How eating well can lead to nation building


AVANT GARDENER

Yvette Tan

“The destiny of nations depends on what and how they eat” — Brillat-Savarin (French politician and gourmand who had a cheese named after him)

It’s said that a man’s heart is through his stomach, and so it is with countries. A well-fed person has a better capacity to think and to make better decisions.

Anyone who has experienced being hungry knows that it is impossible to think properly on an empty stomach. Not only is it difficult to concentrate when one is constantly preoccupied about filling one’s belly, research has shown that chronic hunger and malnutrition can adversely affect the brain, resulting in a decline of cognitive abilities including comprehension and judgment, as well as increasing chances of experiencing anxiety and depression. In short, a hungry person is not someone who has the capability to function properly.

The kind of food one consumes plays a part in how well their brain and body functions as well. Everyone knows that eating healthy food—preferably made from scratch from whole ingredients—is better than eating junk food, which may be calorically dense but nutritionally empty, though many people think this is just for weight loss. In reality, eating nutritionally dense food and limiting calorie consumption to just or a bit under one’s daily needs also contributes to one’s cognitive ability. The growing body of studies on the human gut microbiome show a link between gut and brain health. Beneficial gut bacteria live on what we call healthy food: a varied, nutritionally balanced diet enhanced by regular movement (aka exercise).

This is apart from the importance that culture plays in this as well. The act of eating is often linked to pleasure. It is an activity that engages all of the senses. A dish has to look appealing. It has to smell good. It has to have good texture, both in hand and in the mouth. It must even sound good (eat a bag of chips and tell me this isn’t true). Not only must it be nutritious, it must also be culturally relevant to the eater, because the act of eating isn’t just limited to feeding oneself, but of connecting to one’s community as well.

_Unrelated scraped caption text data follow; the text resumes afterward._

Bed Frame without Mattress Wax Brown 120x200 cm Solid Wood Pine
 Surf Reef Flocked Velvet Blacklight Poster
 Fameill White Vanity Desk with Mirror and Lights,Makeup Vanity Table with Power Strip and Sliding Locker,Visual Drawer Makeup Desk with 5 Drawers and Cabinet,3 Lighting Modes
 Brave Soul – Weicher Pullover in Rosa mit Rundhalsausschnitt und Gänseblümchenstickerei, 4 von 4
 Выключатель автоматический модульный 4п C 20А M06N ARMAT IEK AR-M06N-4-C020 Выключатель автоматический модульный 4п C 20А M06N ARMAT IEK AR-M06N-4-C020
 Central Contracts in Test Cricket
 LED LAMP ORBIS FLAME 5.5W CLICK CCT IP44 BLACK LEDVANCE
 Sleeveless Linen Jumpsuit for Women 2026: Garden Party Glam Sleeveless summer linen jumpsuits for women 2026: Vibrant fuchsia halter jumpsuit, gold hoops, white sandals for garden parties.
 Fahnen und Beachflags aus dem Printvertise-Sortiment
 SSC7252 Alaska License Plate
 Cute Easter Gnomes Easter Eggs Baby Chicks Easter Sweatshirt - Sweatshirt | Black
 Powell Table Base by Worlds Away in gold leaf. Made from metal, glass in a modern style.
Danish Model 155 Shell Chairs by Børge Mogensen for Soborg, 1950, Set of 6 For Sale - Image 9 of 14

Unfortunately, nowadays, especially with surging inflation, food supply chain issues, and a sedentary modern life, it can be expensive or time consuming to eat the right kind of food on a regular basis.
The Philippines likes to pride itself on its agricultural roots. At the same time undervalues farmers, keeping them one of the poorest sectors in a developing country, and then wondering why so many people are leaving the industry, and why young people refuse to join it.

Many Filipinos have a narrow view of agriculture, thinking of it as just the act of farming or fishing alone, beginning when the first seed is planted or the first net is thrown and ending with harvest. Many people sincerely think they are helping farmers when they condemn people who make money in the industry, when it is precisely this lack of treating farming or fishing like a business that keeps farmers and fishers poor. It’s a sad state indeed when farmers and fishers, the folks tasked to feed our nation, are the ones who are starving.

We have to secure our food future if we want to move forward as a nation. We have to start from the bottom, the bottom being how to fuel our stomachs. We have to address systemic ills in the agriculture system, which ranges from lack of resources to incompetence to corruption in order to encourage local growers and slowly remove our dependence on imports. Bolster farmer support in terms of infrastructure (irrigation, roads, storage facilities, etc.) and education. Encourage a more robust cooperative system to help small farmers achieve economies of scale. And so on and so forth, a list that many industry practitioners already know.

What is needed is to be able to help the regular Filipino understand these needs. That agriculture isn’t important only to farmers and fishers (most people don’t even count other industry practitioners as in agriculture, something that needs to be rectified), but to everyone who eats. That the industry needs support, not charity. The country is in the middle of an onion shortage where, to paraphrase an international publication, “a kilo of onions costs more than minimum wage,” and our first impulse, as always, is to rely on importations instead of informing and educating citizens on the factors that led to the shortage and giving local farmers much needed support for future croppings. Until we successfully untangle the murkiness that is the Philippine agriculture industry, we will continue to be a nation who struggles to eat. And if Brillat-Savarin is to be believed, it will not bode well for nation building.